Antoine Gédouin, Phytomer

DR

Ce financier a fait de l’affaire familiale un spécialiste des biotechnologies marines. En juin prochain, le centre de recherche Phytomer accueillera une nouvelle entité pour répondre aux exigences de certains marchés.

Jean Gédouin aurait-il créé Phytomer s’il n’avait apprécié les bienfaits de l’eau de mer lors de ses crises de goutte ? Travaillant dans l’import-export de céréales, cet autodidacte décide de faire partager sa découverte en lyophilisant de l’eau de mer riche en minéraux et en oligo-éléments : Oligomer est née. Ce concentré est intégré dans tous les produits de la marque, compléments alimentaires d’abord, puis soins du corps. En 1973, la première crème visage est lancée. Très vite, Jean Gédouin se rend compte de la nécessité de disposer d’un laboratoire. Son fils Antoine, qui le rejoint dans les années 1980, poursuit dans cette voie.

Priorité à l’innovation

Dans le laboratoire, situé dans la baie du Mont-Saint-Michel, à Roz-sur-Couesnon, le village natal du fondateur, les chercheurs découvrent un extrait laminaire d’algue brune aux propriétés hydratantes et améliorant la cohésion cellulaire au niveau de la couche cornée. Ils mettent au point un programme de production de cette algue, sur corde, en pleine mer. Cette dernière est introduite, en 2011, dans le soin du visage Hydra Originel, Crème fondante désaltérante. «Nous travaillons beaucoup sur la culture d’algues rares en photo-­bioréacteurs et sur l’extraction de molécules au CO2 supercritique», indique Antoine Gédouin, PDG. «À l’exception d’Oligomer, toujours présente dans tous nos soins, nous renouvelons très souvent nos actifs. Aujourd’hui, si nous tirons notre épingle du jeu, c’est grâce à l’innovation», ajoute Mathilde Gédouin, directrice marketing et communication, fille d’Antoine. Dès les années 2000, une équipe est dédiée aux biotechnologies. Le premier produit issu de ce process, Pionnière XMF Crème perfection jeunesse, sort en 2012. «Le recours aux biotechnologies a marqué un tournant pour l’entreprise», ajoute la manager. Elles amorcent la montée en gamme de la marque : les protocoles de soin sont conçus avec un ostéopathe, les packagings sont revus, une plateforme de e-learning est lancée, ainsi qu’un site marchand qui propose le paiement et le retrait des produits dans l’un des 500 instituts et spas agréés en France pour créer du trafic, un Spa & Wellness (500 m²) est inauguré à Saint-Malo (celui construit dans les années 1990 abrite le centre de formation).

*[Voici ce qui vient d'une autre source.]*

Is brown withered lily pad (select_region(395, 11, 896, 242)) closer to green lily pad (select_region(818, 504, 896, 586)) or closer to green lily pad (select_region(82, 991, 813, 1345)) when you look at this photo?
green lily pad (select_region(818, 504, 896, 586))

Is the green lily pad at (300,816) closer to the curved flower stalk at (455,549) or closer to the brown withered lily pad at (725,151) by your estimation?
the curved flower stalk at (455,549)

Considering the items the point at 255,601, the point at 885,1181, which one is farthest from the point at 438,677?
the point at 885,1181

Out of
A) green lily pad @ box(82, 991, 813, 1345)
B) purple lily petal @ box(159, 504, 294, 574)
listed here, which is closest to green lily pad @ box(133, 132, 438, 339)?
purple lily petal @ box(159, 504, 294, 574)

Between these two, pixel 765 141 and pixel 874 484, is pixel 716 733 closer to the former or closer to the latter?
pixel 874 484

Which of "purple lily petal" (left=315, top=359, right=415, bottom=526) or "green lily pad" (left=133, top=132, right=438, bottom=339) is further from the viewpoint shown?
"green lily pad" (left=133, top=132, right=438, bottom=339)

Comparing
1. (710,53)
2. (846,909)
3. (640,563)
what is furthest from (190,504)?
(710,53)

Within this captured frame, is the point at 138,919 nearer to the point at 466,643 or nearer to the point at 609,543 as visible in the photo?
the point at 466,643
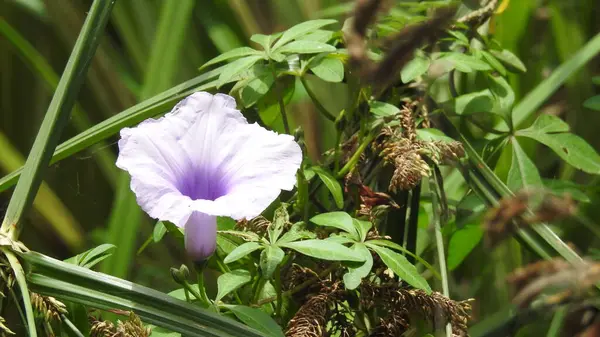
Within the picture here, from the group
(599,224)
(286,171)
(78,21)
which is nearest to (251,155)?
(286,171)

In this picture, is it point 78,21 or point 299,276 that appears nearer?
point 299,276

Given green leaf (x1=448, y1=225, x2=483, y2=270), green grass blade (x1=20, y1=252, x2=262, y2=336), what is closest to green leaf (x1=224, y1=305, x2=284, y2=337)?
green grass blade (x1=20, y1=252, x2=262, y2=336)

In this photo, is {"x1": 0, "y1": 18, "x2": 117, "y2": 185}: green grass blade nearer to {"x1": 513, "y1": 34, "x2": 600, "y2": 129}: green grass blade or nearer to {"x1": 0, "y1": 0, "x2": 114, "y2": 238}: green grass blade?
{"x1": 0, "y1": 0, "x2": 114, "y2": 238}: green grass blade

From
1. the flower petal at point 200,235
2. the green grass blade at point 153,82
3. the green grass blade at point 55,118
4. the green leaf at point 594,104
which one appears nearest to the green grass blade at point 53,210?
the green grass blade at point 153,82

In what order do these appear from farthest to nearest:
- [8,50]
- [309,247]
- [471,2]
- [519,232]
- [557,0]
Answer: [8,50] → [557,0] → [471,2] → [519,232] → [309,247]

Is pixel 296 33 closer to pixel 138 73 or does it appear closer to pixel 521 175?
pixel 521 175

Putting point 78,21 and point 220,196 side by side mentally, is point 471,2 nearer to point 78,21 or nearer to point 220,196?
point 220,196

Dans deux mois, le centre de recherche sera agrandi de 1 500 m² – pour un investissement de 1,6 million d’euros – en vue d’accueillir un laboratoire aux normes pharmaceutiques. «En Amérique du Nord, il est devenu impossible de vendre des soins dotés d’un SPF qui ne soient pas fabriqués dans ce type de laboratoire», explique Antoine Gédouin. Les États-Unis sont le plus grand marché de Phytomer. La marque a ouvert une filiale dès les années 1980 et a fait partie des pionnières du spa. Vient ensuite la Corée, qui devance depuis peu le Japon. L’international représente 75% du chiffre d’affaires (10 000 portes agréées) du groupe breton. D’où l’importance de ce nouveau laboratoire. Pour Antoine Gédouin, «c’est aussi une tendance lourde de l’industrie cosmétique. Nous assurons ainsi la pérennité de l’entreprise».

Son parcoursTitulaire d’un doctorat en finance, Antoine Gédouin a rejoint la société familiale dès les années 1980. Aujourd’hui PDG, il s’est attaché à développer la recherche et l’expansion internationale. Il est épaulé par sa fille Mathilde, diplômée d’HEC, directrice marketing et communication de Phytomer depuis six ans.